- [Task]
Starting at the line that holds "What is the distance the", copy every line exactly through the end of the data, and no others.

:: Task input ::

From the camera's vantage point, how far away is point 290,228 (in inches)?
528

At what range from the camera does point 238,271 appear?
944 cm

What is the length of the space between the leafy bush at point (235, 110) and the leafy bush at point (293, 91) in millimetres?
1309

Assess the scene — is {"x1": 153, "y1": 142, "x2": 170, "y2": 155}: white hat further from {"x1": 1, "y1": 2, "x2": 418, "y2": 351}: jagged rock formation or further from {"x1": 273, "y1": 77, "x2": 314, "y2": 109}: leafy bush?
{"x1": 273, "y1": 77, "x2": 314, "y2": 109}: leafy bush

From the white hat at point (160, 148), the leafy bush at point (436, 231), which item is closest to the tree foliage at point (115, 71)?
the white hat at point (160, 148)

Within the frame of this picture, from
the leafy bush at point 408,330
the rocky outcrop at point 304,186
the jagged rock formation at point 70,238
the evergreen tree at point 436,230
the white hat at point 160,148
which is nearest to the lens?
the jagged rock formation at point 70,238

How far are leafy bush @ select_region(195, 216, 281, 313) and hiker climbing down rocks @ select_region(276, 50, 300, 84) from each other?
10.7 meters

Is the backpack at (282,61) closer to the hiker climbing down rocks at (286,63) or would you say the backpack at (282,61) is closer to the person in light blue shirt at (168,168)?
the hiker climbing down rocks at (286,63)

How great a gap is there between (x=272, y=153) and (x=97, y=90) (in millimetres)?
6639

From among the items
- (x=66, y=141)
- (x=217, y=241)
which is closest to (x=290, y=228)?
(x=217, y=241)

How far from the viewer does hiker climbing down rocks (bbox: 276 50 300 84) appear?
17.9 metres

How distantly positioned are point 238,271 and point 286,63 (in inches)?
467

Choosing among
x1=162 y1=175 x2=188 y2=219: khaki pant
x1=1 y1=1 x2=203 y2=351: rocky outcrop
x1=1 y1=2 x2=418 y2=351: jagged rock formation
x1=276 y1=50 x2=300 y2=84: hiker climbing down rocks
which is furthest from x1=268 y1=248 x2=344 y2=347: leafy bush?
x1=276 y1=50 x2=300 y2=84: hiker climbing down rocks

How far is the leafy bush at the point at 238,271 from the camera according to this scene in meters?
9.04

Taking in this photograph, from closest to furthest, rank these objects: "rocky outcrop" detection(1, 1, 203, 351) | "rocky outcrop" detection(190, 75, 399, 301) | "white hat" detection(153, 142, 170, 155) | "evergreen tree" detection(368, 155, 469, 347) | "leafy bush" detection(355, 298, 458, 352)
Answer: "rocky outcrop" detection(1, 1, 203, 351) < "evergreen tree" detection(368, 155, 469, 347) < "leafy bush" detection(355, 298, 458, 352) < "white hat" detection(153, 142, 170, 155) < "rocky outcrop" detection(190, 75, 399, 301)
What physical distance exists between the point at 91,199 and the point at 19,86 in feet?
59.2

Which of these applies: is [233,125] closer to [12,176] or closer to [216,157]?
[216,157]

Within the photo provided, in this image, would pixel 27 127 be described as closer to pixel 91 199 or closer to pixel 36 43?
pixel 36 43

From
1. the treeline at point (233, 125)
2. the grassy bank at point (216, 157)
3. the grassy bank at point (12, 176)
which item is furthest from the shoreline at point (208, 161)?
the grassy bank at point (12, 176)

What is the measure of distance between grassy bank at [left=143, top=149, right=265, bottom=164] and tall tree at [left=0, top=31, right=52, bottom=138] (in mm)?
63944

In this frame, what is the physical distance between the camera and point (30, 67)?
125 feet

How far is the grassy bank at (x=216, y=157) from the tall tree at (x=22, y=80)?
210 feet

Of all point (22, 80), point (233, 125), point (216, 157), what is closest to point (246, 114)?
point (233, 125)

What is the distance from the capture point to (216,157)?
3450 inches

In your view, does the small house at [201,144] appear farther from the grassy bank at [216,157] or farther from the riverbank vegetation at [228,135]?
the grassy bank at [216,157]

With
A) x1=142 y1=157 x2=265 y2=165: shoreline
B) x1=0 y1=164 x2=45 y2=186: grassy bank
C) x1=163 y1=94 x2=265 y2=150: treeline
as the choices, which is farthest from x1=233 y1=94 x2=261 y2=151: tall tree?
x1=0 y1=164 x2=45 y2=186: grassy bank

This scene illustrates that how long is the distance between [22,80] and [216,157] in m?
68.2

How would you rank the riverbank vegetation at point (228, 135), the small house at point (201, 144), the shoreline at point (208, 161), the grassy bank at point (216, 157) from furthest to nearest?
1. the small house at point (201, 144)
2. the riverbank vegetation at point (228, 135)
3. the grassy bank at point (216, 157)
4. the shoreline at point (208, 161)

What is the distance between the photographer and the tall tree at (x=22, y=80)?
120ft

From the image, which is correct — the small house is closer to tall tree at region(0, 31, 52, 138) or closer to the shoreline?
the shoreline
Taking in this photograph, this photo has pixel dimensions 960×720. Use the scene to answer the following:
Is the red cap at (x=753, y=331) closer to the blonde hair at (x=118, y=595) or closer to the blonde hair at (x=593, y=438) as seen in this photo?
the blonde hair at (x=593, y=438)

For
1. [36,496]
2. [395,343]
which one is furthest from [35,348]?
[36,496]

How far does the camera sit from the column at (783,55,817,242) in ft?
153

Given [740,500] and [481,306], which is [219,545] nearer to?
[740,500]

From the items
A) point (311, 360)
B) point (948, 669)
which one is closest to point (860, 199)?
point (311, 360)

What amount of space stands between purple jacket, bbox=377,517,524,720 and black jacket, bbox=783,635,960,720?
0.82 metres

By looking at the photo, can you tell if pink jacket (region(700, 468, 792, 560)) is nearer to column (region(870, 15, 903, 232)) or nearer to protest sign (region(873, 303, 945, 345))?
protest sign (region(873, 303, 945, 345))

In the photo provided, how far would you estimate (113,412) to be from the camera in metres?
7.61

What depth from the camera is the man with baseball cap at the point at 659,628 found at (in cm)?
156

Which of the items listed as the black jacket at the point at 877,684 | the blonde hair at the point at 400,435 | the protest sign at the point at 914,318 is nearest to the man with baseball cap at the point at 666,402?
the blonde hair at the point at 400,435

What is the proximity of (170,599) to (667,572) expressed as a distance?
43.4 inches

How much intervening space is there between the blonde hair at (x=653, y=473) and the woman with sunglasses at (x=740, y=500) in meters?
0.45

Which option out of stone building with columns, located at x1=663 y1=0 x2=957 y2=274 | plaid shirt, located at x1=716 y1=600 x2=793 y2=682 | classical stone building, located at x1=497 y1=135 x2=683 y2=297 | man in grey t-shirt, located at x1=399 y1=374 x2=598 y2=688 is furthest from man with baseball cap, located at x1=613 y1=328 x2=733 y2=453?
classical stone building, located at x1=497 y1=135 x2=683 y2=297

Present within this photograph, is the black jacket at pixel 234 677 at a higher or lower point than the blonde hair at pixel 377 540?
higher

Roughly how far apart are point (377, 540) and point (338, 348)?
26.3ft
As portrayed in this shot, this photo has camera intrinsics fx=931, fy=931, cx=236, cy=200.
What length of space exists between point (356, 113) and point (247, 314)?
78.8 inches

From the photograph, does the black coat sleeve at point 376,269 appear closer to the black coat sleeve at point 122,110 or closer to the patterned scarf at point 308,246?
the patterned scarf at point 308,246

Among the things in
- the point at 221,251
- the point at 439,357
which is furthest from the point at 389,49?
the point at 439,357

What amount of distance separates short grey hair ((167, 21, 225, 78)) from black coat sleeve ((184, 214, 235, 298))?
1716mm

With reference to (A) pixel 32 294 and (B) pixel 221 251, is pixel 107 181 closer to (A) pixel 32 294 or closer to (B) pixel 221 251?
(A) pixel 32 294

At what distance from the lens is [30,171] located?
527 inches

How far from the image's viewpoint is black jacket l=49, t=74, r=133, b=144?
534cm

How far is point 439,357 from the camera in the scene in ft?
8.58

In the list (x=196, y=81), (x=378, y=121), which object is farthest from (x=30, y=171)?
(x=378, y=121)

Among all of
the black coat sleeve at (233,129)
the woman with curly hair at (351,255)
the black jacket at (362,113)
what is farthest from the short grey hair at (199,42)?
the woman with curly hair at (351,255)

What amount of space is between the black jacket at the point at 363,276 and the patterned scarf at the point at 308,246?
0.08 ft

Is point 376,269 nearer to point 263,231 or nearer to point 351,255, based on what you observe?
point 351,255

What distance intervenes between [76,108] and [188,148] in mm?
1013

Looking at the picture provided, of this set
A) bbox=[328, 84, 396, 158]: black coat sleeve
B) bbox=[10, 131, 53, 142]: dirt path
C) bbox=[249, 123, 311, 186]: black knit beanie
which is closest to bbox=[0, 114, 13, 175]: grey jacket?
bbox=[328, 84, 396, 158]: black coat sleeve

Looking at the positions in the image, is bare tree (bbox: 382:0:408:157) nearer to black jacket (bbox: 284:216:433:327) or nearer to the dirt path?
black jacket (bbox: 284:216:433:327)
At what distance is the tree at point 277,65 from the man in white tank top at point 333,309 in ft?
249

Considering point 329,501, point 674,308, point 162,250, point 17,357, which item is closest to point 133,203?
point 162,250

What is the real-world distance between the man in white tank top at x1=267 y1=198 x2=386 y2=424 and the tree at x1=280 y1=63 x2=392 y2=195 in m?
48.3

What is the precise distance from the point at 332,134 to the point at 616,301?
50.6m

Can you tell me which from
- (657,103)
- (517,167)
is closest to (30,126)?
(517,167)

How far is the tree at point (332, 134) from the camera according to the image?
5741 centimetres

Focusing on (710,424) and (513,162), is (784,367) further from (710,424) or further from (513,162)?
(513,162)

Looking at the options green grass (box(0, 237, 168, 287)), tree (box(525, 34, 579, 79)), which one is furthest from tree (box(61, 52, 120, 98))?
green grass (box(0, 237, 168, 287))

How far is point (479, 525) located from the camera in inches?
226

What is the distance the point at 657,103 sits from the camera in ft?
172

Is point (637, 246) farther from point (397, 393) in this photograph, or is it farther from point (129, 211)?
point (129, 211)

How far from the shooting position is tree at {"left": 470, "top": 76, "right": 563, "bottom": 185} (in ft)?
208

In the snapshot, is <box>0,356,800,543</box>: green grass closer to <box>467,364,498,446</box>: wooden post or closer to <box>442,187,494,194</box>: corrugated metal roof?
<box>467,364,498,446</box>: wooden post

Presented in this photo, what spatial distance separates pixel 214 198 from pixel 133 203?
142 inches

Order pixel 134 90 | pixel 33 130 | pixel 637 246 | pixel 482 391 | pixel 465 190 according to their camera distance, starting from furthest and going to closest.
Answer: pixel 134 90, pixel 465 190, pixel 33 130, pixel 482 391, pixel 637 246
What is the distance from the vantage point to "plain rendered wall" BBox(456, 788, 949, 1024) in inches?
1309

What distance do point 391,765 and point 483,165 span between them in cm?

:::

- [Completed exercise]
What is the distance the point at 657,103 sits from the camera in ft?
172

Is point (637, 246) farther from point (397, 393) in this photograph, or is it farther from point (129, 211)?
point (129, 211)

How far from the shooting position is tree at {"left": 470, "top": 76, "right": 563, "bottom": 185} (in ft)?
208

In the snapshot, is <box>0,356,800,543</box>: green grass closer to <box>467,364,498,446</box>: wooden post or closer to <box>442,187,494,194</box>: corrugated metal roof?
<box>467,364,498,446</box>: wooden post

Presented in this photo, what spatial distance separates pixel 214 198 from pixel 133 203?
142 inches

Order pixel 134 90 | pixel 33 130 | pixel 637 246 | pixel 482 391 | pixel 465 190 according to their camera distance, starting from furthest and going to closest.
Answer: pixel 134 90, pixel 465 190, pixel 33 130, pixel 482 391, pixel 637 246
What is the distance from the vantage point to "plain rendered wall" BBox(456, 788, 949, 1024) in inches?
1309

What distance do point 391,765 and point 483,165 span between them in cm?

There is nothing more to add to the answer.